The former CEO should repay money he transferred in the run-up to the lender’s July bankruptcy, the document said
Celsius and its creditors have begun court action to recover millions they say was fraudulently transferred from founder and former chief executive officer Alex Mashinsky, his wife and other former senior executives.
Court documents published on Tuesday allege Mashinsky, co-founder S. Daniel Leon and others mismanaged the crypto lender, inflated the price of CEL tokens for their own benefit, and made “negligent, reckless and sometimes self-interested investments” in the run-up to bankruptcy in July last year.
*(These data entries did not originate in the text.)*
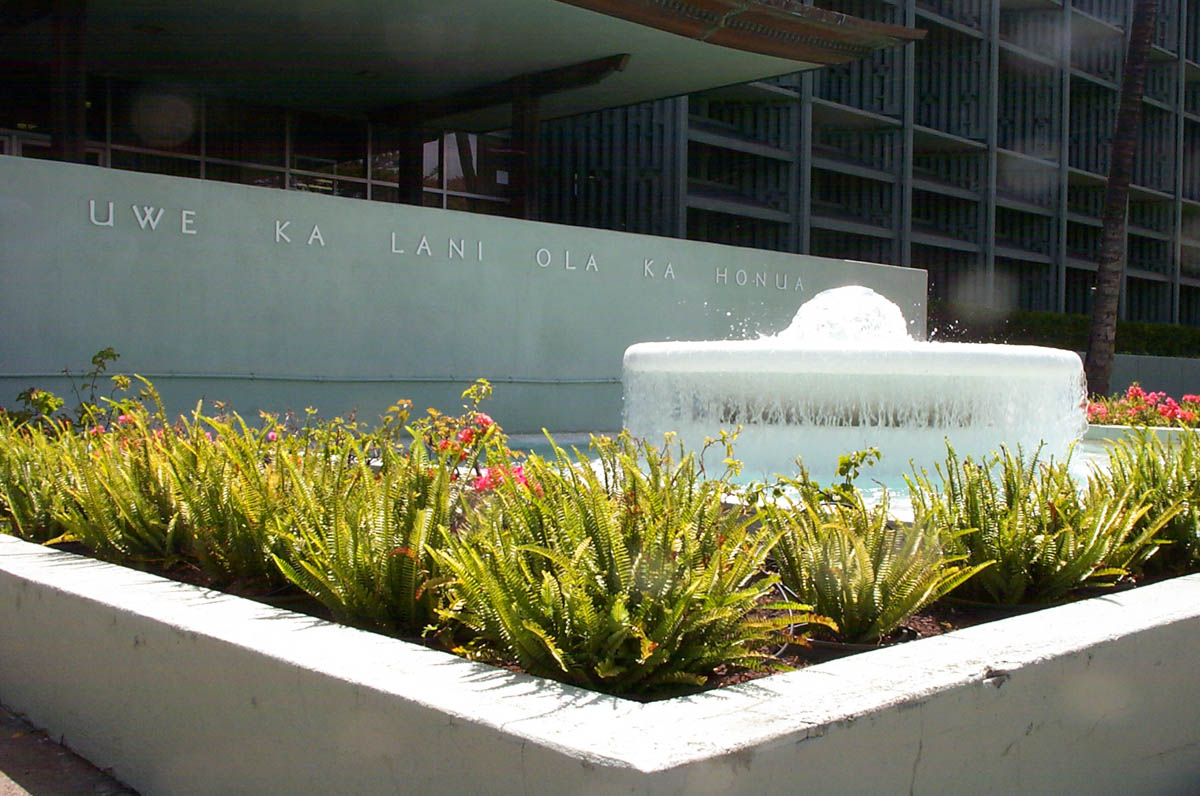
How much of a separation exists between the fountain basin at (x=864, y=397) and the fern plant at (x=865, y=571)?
3226mm

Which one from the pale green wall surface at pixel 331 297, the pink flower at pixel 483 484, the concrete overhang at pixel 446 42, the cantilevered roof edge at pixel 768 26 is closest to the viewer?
the pink flower at pixel 483 484

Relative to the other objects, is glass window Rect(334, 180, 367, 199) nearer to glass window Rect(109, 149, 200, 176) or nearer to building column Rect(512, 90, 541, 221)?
glass window Rect(109, 149, 200, 176)

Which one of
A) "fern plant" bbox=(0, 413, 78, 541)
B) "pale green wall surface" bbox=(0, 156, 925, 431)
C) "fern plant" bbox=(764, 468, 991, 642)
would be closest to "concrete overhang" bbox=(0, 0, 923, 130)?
"pale green wall surface" bbox=(0, 156, 925, 431)

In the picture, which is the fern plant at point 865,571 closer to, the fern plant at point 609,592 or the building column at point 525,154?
the fern plant at point 609,592

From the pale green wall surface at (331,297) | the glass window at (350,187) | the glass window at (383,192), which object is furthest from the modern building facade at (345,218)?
the glass window at (383,192)

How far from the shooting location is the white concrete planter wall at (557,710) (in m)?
2.19

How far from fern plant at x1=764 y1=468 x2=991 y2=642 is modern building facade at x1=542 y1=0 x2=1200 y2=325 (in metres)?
17.9

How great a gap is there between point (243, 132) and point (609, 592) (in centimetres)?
1937

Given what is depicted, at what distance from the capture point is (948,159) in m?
30.0

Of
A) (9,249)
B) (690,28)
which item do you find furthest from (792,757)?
(690,28)

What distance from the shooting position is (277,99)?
19953mm

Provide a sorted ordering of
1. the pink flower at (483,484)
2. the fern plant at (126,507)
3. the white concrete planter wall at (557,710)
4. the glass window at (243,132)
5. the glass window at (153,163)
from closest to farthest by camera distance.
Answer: the white concrete planter wall at (557,710), the fern plant at (126,507), the pink flower at (483,484), the glass window at (153,163), the glass window at (243,132)

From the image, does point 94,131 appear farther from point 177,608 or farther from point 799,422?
point 177,608

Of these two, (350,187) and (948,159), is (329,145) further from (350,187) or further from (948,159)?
(948,159)
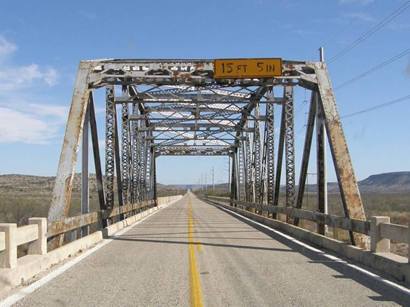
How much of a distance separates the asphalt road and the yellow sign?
276 inches

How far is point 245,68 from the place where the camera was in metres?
20.0

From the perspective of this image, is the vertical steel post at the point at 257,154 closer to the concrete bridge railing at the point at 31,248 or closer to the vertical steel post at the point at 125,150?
the vertical steel post at the point at 125,150

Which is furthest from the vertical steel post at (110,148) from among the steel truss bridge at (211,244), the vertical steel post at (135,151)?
the vertical steel post at (135,151)

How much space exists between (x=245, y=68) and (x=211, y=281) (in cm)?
1151

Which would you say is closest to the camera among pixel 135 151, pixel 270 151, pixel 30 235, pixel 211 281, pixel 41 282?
pixel 41 282

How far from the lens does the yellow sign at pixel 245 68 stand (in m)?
19.9

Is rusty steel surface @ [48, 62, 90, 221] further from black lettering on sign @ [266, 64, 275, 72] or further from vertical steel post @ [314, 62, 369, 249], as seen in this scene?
vertical steel post @ [314, 62, 369, 249]

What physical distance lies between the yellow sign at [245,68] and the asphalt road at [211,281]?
23.0 feet

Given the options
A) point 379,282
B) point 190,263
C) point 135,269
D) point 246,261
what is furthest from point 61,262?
point 379,282

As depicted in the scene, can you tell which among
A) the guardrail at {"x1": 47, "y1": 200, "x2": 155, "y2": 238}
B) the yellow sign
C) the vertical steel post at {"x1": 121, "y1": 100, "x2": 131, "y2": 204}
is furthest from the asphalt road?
the vertical steel post at {"x1": 121, "y1": 100, "x2": 131, "y2": 204}

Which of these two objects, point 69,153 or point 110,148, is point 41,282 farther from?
point 110,148

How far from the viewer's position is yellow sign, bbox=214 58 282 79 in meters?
19.9

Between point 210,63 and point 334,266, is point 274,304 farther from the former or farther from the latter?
point 210,63

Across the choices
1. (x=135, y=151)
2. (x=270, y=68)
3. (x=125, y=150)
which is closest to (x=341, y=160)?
(x=270, y=68)
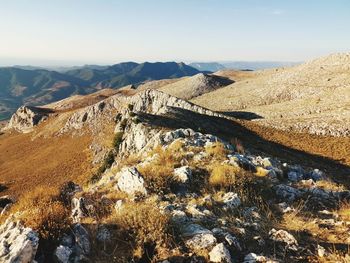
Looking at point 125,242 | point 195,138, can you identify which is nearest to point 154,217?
point 125,242

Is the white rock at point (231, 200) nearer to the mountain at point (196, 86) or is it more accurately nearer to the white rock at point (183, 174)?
the white rock at point (183, 174)

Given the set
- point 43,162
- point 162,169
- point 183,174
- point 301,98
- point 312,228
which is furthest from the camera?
point 301,98

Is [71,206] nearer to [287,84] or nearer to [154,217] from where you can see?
[154,217]

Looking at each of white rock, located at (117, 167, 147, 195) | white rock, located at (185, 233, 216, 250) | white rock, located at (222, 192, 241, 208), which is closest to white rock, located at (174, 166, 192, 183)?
white rock, located at (117, 167, 147, 195)

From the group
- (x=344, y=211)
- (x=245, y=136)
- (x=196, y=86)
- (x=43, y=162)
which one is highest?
(x=344, y=211)

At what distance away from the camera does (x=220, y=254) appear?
8.58 metres

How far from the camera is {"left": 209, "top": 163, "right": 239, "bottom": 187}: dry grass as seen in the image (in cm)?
1385

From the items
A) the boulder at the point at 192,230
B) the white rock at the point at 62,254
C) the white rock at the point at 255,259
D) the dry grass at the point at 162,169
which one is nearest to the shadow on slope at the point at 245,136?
the dry grass at the point at 162,169

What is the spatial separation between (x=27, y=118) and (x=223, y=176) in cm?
8821

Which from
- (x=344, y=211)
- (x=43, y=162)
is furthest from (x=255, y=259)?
(x=43, y=162)

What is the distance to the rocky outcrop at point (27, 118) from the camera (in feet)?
292

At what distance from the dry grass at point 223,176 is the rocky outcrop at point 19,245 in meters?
7.45

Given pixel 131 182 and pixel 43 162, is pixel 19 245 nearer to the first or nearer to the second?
pixel 131 182

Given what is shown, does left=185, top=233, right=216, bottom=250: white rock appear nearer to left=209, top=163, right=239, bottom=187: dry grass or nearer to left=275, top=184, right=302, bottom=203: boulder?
left=209, top=163, right=239, bottom=187: dry grass
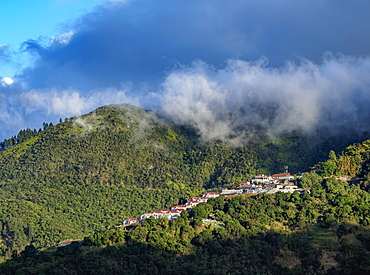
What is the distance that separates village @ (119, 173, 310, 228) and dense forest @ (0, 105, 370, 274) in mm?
4624

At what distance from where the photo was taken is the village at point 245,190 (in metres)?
106

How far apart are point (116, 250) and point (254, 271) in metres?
18.8

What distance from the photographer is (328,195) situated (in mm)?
101688

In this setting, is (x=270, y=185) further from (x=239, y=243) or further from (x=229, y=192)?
(x=239, y=243)

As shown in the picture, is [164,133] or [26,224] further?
[164,133]

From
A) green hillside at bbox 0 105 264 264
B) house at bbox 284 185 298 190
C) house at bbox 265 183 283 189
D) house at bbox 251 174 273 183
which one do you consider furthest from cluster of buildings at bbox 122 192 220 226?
house at bbox 284 185 298 190

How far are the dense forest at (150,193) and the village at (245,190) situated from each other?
462cm

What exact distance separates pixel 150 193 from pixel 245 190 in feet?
94.8

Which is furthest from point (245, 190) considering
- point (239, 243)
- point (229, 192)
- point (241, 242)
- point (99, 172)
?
point (99, 172)

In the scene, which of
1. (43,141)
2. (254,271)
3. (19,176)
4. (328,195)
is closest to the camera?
(254,271)

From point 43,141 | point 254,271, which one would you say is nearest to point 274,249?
point 254,271

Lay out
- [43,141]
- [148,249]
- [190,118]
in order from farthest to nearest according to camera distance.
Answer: [190,118]
[43,141]
[148,249]

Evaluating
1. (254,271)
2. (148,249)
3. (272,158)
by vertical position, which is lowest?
(254,271)

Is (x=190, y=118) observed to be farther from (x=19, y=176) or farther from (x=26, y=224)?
(x=26, y=224)
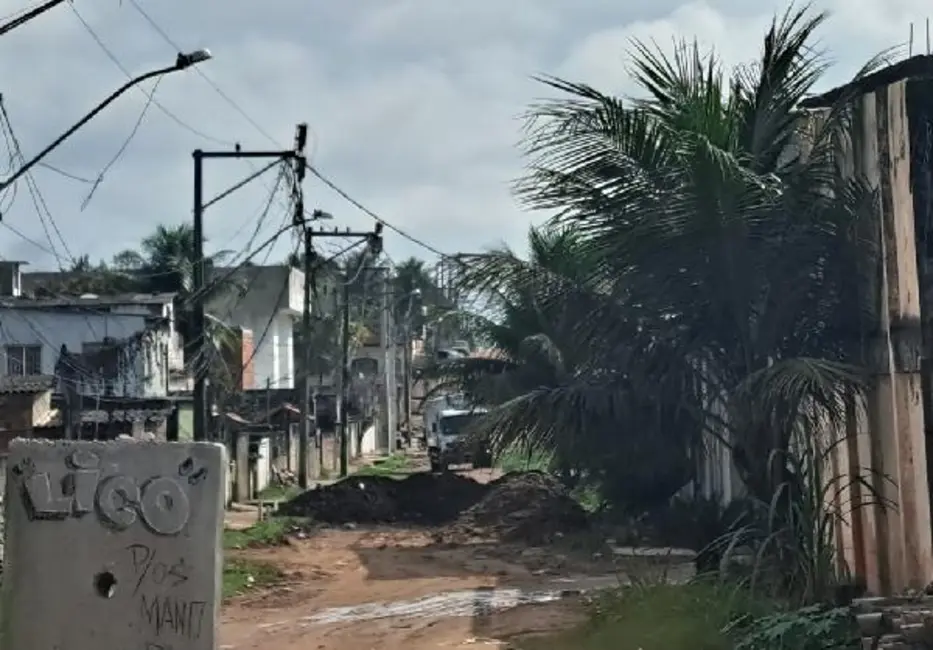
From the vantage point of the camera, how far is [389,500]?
32.6m

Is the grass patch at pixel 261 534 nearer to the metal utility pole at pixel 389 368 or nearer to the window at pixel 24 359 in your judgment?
the window at pixel 24 359

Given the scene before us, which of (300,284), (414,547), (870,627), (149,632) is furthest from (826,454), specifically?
(300,284)

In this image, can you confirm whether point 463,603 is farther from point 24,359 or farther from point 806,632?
point 24,359

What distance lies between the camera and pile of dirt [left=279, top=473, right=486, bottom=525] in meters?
30.7

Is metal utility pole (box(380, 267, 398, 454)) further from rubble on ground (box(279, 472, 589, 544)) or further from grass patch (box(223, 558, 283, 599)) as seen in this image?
grass patch (box(223, 558, 283, 599))

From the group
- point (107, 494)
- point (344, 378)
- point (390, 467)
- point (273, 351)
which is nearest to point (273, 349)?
point (273, 351)

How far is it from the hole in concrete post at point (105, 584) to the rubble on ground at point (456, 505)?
56.0 feet

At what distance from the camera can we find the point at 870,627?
8.49 m

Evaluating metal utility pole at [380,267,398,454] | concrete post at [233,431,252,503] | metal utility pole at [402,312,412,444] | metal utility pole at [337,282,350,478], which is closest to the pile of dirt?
concrete post at [233,431,252,503]

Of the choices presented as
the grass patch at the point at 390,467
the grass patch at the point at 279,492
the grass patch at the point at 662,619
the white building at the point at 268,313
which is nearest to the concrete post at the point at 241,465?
the grass patch at the point at 279,492

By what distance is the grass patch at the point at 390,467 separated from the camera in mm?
47600

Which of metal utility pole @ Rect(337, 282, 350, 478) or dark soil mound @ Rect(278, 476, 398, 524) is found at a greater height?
metal utility pole @ Rect(337, 282, 350, 478)

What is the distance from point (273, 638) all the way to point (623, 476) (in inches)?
286

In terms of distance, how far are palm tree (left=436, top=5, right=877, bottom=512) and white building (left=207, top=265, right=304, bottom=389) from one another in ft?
144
“The Complaint would bring claims and causes of action against the Prospective Defendants to return millions of dollars removed from the Celsius platform” in the months before it froze withdrawals, the filing said, adding that it seeks to “recover damages from billions of dollars that were lost by the Prospective Defendants’ negligent, reckless, and self-interested conduct.”
The 150-page legal document they filed requests recovery, costs and punitive damages based on 33 counts. They include the transfer of billions to decentralized finance platform KeyFi, which Mashinsky partly owned, to engage in speculative investment, a move which the filing said lost Celsius approximately $200 million.
The document cites $2.8 million transferred to Mashinsky’s own wallet in May 2022 as allegedly fraudulent transfers under the U.S bankruptcy code, which regards as suspect payments made up to two years before a company goes under. It also refers to $12 million the company transferred to AM Ventures and $5 million to Koala LLP, both owned and controlled by Mashinsky.